Few-shot Learning
Teaching by example
Putting 2–5 examples (input → output pairs) into the prompt to teach the model your pattern — an 'in-context learning' technique that needs no training.
Two ways to prepare an LLM for a task: fine-tune (expensive, slow) or few-shot by stuffing a few examples in the prompt (instant, free). Modern LLMs are surprisingly good at few-shot — this is called in-context learning.

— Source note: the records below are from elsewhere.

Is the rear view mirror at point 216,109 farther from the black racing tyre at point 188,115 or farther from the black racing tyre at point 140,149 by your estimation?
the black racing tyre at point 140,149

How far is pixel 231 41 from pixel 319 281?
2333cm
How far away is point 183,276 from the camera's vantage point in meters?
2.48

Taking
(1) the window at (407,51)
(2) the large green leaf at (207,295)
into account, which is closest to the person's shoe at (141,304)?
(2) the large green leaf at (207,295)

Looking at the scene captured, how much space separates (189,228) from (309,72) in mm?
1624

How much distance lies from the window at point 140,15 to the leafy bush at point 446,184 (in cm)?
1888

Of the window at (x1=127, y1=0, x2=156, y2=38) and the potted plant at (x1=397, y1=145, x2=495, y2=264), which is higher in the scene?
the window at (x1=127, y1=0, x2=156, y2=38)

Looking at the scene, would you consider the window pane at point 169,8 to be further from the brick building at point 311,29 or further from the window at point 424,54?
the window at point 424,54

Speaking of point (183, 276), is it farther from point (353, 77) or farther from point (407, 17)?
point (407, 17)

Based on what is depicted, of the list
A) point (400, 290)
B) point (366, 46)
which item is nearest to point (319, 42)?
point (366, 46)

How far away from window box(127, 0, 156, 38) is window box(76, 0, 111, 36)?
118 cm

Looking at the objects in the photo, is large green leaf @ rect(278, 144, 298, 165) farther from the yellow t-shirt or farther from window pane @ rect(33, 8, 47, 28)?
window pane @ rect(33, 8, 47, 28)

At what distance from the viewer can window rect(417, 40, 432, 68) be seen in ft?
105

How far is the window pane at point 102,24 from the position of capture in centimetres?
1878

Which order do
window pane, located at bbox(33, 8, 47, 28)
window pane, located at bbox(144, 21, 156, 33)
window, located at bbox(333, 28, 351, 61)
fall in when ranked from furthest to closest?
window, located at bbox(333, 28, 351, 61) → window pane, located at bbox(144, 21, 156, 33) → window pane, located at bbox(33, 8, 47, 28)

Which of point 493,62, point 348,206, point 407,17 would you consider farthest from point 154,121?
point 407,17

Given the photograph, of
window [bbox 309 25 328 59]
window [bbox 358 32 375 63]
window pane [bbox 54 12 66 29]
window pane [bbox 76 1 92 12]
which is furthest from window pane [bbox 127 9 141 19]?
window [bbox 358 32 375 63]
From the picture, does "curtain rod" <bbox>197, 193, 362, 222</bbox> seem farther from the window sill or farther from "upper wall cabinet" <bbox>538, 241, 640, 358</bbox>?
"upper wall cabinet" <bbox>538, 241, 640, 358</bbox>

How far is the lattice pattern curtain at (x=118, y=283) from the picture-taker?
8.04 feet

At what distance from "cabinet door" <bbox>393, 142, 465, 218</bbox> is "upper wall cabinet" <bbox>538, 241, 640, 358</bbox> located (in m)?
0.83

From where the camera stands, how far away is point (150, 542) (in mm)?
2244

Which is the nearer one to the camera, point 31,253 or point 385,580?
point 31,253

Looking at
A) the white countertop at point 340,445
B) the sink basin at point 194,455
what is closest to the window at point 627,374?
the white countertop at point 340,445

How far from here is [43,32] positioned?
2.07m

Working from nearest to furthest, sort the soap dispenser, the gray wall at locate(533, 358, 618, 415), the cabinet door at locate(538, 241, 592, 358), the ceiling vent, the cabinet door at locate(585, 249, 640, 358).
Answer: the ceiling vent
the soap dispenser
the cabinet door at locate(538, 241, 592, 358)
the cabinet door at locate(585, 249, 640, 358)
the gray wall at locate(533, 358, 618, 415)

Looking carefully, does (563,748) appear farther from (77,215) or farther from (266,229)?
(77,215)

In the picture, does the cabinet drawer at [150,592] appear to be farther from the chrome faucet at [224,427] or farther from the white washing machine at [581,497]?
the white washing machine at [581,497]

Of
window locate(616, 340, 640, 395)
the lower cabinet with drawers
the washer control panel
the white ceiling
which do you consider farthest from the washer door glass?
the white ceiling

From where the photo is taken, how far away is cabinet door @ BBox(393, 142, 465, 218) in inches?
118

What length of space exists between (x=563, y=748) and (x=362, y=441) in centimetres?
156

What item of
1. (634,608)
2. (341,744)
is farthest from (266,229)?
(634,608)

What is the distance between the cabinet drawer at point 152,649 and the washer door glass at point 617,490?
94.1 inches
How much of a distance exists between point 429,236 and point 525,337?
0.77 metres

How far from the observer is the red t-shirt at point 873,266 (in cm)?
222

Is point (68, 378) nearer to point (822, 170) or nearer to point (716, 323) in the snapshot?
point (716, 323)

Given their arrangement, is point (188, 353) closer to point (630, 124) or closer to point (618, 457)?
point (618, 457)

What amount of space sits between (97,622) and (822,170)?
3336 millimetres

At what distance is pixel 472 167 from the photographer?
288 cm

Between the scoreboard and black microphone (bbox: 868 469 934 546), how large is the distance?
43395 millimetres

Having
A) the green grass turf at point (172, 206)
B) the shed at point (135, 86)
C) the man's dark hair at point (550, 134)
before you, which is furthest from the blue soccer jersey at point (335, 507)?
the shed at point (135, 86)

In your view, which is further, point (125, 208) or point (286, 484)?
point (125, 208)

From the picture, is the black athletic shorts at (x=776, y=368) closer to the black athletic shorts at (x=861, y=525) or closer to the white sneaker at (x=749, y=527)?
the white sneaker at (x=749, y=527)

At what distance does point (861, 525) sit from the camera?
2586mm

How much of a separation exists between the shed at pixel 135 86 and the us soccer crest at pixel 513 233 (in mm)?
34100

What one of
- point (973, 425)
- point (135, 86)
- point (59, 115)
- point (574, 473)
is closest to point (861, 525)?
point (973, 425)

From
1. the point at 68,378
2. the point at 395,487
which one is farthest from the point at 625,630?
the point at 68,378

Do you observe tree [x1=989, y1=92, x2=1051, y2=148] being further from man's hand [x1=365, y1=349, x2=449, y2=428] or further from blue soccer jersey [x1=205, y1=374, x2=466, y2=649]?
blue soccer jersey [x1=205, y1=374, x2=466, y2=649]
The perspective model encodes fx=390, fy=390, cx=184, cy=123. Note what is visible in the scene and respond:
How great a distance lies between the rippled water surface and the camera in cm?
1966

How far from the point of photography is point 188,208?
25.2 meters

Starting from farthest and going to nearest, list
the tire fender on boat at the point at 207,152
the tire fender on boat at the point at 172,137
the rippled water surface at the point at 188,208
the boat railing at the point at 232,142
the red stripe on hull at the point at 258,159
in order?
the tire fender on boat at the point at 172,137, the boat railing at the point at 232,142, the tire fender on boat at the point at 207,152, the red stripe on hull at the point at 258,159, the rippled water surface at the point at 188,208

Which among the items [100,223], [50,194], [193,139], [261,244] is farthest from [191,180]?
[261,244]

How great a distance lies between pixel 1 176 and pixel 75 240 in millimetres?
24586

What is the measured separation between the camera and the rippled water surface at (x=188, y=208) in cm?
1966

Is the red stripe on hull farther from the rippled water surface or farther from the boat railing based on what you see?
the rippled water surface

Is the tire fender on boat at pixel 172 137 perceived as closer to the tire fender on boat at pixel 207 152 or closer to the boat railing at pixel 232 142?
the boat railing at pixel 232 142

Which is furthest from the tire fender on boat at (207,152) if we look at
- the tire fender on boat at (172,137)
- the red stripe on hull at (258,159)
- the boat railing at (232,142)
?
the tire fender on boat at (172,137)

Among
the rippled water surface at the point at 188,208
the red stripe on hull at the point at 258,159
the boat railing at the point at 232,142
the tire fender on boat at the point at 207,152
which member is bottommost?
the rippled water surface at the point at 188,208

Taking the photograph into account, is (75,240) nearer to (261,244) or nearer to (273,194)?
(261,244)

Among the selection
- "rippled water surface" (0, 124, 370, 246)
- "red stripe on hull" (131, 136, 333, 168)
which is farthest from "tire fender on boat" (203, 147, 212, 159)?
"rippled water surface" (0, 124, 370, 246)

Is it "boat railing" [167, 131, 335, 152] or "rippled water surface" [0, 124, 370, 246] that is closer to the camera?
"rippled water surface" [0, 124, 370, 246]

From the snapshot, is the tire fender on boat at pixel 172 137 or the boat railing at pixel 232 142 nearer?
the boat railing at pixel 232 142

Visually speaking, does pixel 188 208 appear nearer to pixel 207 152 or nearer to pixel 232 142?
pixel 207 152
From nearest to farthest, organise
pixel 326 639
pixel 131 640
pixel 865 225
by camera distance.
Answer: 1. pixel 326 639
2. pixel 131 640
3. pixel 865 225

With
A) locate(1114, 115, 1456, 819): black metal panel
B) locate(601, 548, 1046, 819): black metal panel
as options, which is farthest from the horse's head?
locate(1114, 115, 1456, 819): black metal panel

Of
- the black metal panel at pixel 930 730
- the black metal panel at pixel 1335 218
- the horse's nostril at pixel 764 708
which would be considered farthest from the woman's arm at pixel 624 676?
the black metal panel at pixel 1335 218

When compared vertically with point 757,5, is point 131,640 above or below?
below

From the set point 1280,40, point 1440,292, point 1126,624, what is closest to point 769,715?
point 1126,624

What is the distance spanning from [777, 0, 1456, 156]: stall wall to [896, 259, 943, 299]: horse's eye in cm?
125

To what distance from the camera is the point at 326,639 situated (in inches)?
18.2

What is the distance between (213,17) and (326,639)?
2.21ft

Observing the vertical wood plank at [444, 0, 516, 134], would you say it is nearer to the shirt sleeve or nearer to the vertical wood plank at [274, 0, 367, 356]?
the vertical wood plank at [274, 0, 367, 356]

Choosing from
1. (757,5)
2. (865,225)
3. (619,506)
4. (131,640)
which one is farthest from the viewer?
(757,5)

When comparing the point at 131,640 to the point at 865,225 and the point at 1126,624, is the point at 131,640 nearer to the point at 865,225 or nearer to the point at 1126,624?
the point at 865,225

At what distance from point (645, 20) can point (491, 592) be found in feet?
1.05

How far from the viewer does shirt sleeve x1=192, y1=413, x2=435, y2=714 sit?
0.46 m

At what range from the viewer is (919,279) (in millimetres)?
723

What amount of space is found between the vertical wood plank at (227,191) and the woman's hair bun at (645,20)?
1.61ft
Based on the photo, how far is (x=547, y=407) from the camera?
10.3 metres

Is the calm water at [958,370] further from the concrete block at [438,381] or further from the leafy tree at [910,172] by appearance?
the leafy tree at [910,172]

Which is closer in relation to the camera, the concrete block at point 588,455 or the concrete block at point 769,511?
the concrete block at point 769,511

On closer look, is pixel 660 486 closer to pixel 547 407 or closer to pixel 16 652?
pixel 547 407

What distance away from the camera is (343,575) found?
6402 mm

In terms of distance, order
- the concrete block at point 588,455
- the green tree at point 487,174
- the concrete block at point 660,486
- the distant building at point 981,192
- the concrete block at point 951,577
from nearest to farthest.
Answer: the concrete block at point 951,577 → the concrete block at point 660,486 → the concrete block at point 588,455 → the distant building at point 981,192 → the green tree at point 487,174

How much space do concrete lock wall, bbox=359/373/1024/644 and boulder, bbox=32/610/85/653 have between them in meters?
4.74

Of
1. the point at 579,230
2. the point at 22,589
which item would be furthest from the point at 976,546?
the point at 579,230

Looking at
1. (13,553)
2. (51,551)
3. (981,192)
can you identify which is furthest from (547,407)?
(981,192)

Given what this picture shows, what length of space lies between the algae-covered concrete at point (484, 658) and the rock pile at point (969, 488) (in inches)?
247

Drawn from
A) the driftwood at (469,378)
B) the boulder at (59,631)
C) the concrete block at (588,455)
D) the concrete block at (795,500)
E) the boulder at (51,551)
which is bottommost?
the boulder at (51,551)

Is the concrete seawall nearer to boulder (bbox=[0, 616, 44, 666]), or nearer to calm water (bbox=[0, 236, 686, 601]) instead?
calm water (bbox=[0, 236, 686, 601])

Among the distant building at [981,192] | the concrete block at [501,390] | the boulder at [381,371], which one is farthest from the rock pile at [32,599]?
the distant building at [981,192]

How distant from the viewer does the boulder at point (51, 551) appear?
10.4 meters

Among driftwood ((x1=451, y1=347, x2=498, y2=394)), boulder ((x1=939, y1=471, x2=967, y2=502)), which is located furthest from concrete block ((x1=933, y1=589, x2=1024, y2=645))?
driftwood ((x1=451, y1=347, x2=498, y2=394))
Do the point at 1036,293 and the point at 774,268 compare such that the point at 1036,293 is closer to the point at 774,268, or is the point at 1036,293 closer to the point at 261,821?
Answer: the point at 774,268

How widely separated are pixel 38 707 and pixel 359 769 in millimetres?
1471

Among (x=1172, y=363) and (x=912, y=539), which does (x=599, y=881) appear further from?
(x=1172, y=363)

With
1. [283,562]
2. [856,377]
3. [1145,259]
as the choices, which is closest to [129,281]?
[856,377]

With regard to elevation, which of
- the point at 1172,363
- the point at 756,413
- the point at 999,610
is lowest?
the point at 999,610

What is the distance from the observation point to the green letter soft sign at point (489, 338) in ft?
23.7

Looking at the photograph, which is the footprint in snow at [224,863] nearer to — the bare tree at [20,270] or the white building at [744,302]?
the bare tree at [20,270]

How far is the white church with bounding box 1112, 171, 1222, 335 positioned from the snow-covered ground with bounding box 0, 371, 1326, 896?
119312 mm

"Zero-shot" = no examples, just instruction. "One-shot" = 1 example. "Few-shot" = 2–5 examples. 3–5 is usually the sweet spot; more rarely helps.
Example format matters: consistent, short, and clearly demonstrates the target pattern. Even the order of examples can shift output.
A new intern: "write reports in this format" — you hand them 3 example reports. They produce the 4th correctly. No training, no class needed. Same with LLMs: 3 examples shown, 4th comes out right.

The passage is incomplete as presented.